GOAL OF THE EXERCISE —
In the piece below on Pacific Grove's Chinatown, what did the Pacific Grove Volunteer Fire Department find wrong with the only hose they brought to the fire?

SELECTED TEXT —

Sunday, June 21, 2009

Chinatown


Pacific Grove recognizes a Chinese heritage, but that was basically a “Chinatown” fishing settlement that burned down in 1906 when the land owner wanted to convert the property to oceanfront villas. “Chinatown” was at Point Alones, which now holds Stanford’s Hopkins Marine Station, next to the Monterey Bay Aquarium. Chinese fishermen who moved there in the 1850s and ‘60s built wooden shanties in a one-street village that eventually caught as much as 100 tons of squid a year, which was dried on their rooftops and racks that stretched to Lovers Point. The stench was a major concern when the Pacific Improvement Company wanted to subdivide and sell the 30 acres leased to the Chinese. The tenants refused to leave. In May 1906, on a night many of the Chinese were away watching their children graduate from Pacific Grove schools, an explosive fire believed started by coal oil swept through “Chinatown” and the Pacific Grove Volunteer Fire Department found the only hose they brought to fight the fire was slashed and unusable. The next day the property owner put a fence around the area and hired guards to keep the Chinese from rebuilding. Some of the inhabitants from PG"s Chinatown had fled the San Francisco earthquake disaster just weeks before.

Photo: Chinatown procession along Ocean View Boulevard in 1905. Credit:Pacific Grove Museum.

LISTED ENTRIES —
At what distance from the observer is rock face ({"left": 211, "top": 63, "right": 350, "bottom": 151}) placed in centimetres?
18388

==

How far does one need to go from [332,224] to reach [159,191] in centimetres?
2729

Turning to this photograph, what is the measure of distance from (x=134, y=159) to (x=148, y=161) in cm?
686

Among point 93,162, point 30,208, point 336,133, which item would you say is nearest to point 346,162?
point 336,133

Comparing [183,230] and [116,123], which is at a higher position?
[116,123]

RESPONSE FOR THIS EXERCISE —
It was slashed and unusable.